Thursday, December 13, 2007

The U.S. Constitution Sucks, No Really




















Even as a bourgeois-democratic document, it really, really sucks. I'm talking about more than the obvious here: more than about how juridical and political "rights" don't impinge on economic society in the worlds richest country, more than about the institutionalization of only two parties, more than the observation that the commoner's House of Lords (the Senate) has more power than the legislature, more than the meaning of why it takes several more amendments 80 years after the first ten to establish that former slaves count as "humans" too and are candidates for "Human Rights" (and another 100 years to implement even those), and more than the two hundred other details that have become obvious in the last few years, such as the inability to recall a government except by criminal trial or coup.

I am talking about the fact that Bush has exposed the absolute power of the "presidency", a power hidden only because of the collusion of the major political parties for the entire life of the Republic. It appears that in this system, there are no limits whatever on the powers of the presidency save elections every 4 years (which would not have counted as "democracy" even in the 18th century), and the only reason that it even appeared that there were any such limits was exclusively the result of a voluntary super-constitutional etiquette practiced by the political participants but in no way enshrined in law.

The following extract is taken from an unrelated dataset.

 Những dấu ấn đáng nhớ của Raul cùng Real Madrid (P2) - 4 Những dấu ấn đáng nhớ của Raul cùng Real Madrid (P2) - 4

All it took was one asshole to show it all up.

Let me say it as controversially as possible - The constitution wasn't usurped, wasn't diluted, wasn't undermined; it was always like this.

Which means that the U.S. is governed by among the most primitive of current day political charters and that there is much less democracy here than in most recently established bullshit quasi-democracies, even by bourgeois standards... and this is said by someone who thinks that "democracy" don't mean shit, even when it's real.

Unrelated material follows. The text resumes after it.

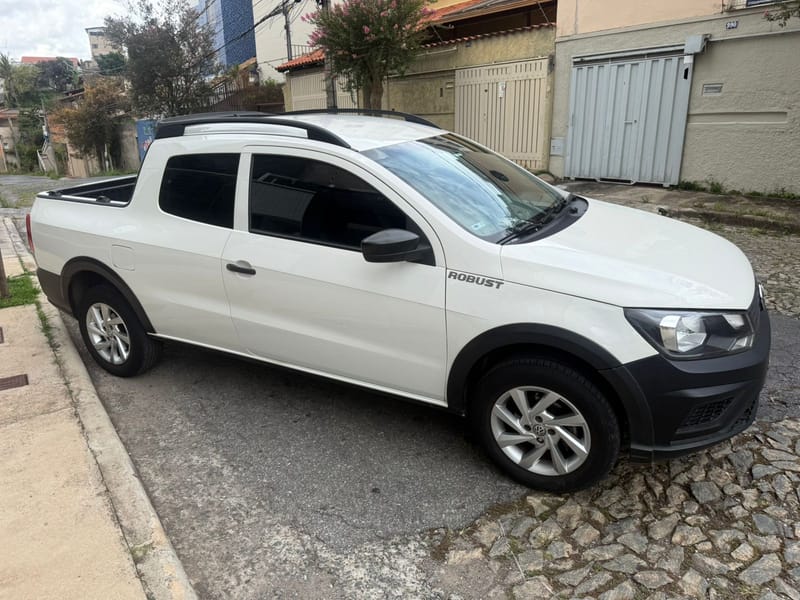 VOLKSWAGEN SAVEIRO ROBUST 1.6 CABINE DUPLA COMPLETO 2018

The Constitution was a shitty document to start with, except if you're a plutocrat, so dissenting with Empire by using the very constructs of Empire in attempting to "change" the Empire is ludicrous on it's face.

From:
Steve Lendman

"The whole process we call a first-class historical event was, in fact, an entirely routine uninspiring political caucus producing no "prodigies of statecraft, no wonders of political (judgment), no vaulting philosophies, no Promethean vistas." Contradicting everything we've been "indoctrinated from ears to toes" to believe, the notion that the Constitution is "a document of salvation....a magic talisman," or a gift to the common man is pure fantasy.

The central achievement of the convention, and a big one (until the Civil War changed things), was the cobbling together of disparate and squabbling states into a union. It held together, tenuously at best, for over seven decades but not actually until Appomattox "at bayonet point." The convention succeeded in gaining formal approval for what the leading power figures wanted and then got it rammed through the state ratification process to become the law of the land."

1 comment:

Anonymous said...

Lendman's a little loose on the history. He and your readers should go back to the point of the Declaration of Independence and then examine that document first.

From there, Lendman and readers should examine the Articles of Confederation -- a document that most Americans do not even know about, a document that actually reflected the sentiments of the Declaration, a document that was thrown out like GARBAGE by the members of the Constitutional Convention.

The Constitution is a bastardization of the Articles. It expands the powers of the President, weakens the powers of the individual, and basically creates a plutocratic republic with no democratic principles observed or obeyed.

The apoycrypha regarding the Constitution's miraculous achievements are mistaken. The truly miraculous documents are the Declaration of Independence and the Articles of Confederation.

Read them some time. They're illuminating, and after you read them, you wonder how we got to where we are today.

The answer is, the richest men then in America didn't like the democratic impulses of the Declaration and the Articles. They wanted more control over the nascent federal government.